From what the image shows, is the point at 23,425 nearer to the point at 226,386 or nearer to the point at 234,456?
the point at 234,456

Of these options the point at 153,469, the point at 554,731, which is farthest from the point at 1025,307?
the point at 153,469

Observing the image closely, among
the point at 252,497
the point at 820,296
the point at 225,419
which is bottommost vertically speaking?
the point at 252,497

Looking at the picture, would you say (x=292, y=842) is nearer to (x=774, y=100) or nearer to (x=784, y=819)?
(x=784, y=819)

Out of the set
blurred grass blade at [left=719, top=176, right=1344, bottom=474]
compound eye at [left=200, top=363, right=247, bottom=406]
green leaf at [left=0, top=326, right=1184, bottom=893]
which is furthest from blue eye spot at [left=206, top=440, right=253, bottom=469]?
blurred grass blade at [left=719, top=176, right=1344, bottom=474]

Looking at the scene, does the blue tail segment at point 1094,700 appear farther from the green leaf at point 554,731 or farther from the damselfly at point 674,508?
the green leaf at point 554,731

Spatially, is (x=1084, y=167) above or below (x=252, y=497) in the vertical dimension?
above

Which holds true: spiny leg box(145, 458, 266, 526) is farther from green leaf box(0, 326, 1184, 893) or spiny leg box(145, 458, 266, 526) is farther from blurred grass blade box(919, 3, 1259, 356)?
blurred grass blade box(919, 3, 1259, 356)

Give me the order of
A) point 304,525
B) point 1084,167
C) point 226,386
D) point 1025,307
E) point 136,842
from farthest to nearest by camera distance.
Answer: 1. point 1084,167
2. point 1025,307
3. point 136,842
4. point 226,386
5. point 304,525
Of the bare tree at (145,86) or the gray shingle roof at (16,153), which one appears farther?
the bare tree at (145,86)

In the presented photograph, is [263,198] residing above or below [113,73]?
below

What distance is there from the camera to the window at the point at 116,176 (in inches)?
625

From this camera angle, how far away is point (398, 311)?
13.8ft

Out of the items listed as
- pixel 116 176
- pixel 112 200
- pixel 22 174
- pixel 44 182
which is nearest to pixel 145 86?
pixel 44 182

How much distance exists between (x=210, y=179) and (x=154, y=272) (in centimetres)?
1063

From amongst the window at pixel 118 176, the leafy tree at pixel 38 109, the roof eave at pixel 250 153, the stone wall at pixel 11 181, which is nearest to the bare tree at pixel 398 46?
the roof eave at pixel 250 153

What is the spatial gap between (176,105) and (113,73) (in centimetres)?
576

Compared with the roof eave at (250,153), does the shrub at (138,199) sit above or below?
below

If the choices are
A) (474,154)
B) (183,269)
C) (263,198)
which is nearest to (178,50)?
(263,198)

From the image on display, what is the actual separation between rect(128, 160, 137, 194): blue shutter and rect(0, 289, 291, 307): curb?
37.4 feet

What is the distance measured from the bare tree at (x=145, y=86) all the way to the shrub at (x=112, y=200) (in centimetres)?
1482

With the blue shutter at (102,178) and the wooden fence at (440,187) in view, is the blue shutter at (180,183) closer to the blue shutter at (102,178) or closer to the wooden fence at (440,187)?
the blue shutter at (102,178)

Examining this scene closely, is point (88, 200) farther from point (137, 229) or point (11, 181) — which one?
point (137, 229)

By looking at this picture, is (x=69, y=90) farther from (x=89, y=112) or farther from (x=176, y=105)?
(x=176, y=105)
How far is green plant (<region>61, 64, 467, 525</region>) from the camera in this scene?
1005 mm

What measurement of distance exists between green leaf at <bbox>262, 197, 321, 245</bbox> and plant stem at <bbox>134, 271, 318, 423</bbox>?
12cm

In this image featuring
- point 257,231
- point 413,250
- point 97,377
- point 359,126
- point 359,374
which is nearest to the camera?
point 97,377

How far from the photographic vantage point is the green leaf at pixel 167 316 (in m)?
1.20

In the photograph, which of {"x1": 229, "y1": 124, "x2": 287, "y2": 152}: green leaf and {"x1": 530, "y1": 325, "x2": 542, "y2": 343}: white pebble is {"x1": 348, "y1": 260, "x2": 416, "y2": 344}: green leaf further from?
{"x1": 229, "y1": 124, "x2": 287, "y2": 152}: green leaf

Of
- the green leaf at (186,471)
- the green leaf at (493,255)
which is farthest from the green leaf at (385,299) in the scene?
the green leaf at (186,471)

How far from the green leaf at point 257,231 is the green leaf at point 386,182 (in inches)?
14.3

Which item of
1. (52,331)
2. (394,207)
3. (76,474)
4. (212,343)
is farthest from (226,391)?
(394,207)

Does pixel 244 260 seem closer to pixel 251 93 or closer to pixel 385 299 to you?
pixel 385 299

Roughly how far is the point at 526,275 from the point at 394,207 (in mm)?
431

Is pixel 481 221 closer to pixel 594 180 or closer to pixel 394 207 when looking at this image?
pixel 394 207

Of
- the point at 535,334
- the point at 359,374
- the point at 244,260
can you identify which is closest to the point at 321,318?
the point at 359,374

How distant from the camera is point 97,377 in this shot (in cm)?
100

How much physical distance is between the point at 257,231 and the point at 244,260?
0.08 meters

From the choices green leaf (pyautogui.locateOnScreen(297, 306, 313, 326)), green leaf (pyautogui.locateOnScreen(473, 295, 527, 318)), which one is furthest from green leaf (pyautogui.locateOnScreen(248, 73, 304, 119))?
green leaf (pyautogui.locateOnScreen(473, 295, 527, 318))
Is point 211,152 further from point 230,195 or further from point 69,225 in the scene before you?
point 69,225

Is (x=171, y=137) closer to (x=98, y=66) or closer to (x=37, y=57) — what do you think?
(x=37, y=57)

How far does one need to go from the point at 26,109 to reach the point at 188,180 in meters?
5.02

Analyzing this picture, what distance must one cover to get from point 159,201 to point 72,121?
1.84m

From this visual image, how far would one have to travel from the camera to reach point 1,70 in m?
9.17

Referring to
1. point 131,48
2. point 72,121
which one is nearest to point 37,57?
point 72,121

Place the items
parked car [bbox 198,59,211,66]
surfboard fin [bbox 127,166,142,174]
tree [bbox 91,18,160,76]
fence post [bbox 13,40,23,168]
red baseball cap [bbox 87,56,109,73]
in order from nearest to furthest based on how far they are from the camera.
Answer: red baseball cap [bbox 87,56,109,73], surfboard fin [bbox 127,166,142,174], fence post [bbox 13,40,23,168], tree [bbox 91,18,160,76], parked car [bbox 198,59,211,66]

************

Instructions to follow: Quote every line from the line containing "How distant from" through the closing line of the listing, including both.

Response for this exercise:
How distant from the camera is point 97,377 in this shot (in cm)?
100

How much physical distance is between the point at 257,231 and the point at 244,260?
0.08 meters

From the choices green leaf (pyautogui.locateOnScreen(297, 306, 313, 326)), green leaf (pyautogui.locateOnScreen(473, 295, 527, 318)), which one is furthest from green leaf (pyautogui.locateOnScreen(248, 73, 304, 119))?
green leaf (pyautogui.locateOnScreen(473, 295, 527, 318))
Is point 211,152 further from point 230,195 or further from point 69,225 in the scene before you?
point 69,225

Is (x=171, y=137) closer to (x=98, y=66) or closer to (x=37, y=57) — what do you think?
(x=37, y=57)

How far does one need to go from the point at 26,109 to reach the point at 188,180 in meters?
5.02

Analyzing this picture, what distance must one cover to get from point 159,201 to point 72,121?
1.84m

From this visual image, how far would one have to travel from the camera to reach point 1,70 in m?
9.17

Referring to
1. point 131,48
2. point 72,121
which one is nearest to point 37,57?
point 72,121

Place the items
parked car [bbox 198,59,211,66]
surfboard fin [bbox 127,166,142,174]
tree [bbox 91,18,160,76]
fence post [bbox 13,40,23,168]
red baseball cap [bbox 87,56,109,73]
in order from nearest to furthest based on how far they are from the camera.
Answer: red baseball cap [bbox 87,56,109,73], surfboard fin [bbox 127,166,142,174], fence post [bbox 13,40,23,168], tree [bbox 91,18,160,76], parked car [bbox 198,59,211,66]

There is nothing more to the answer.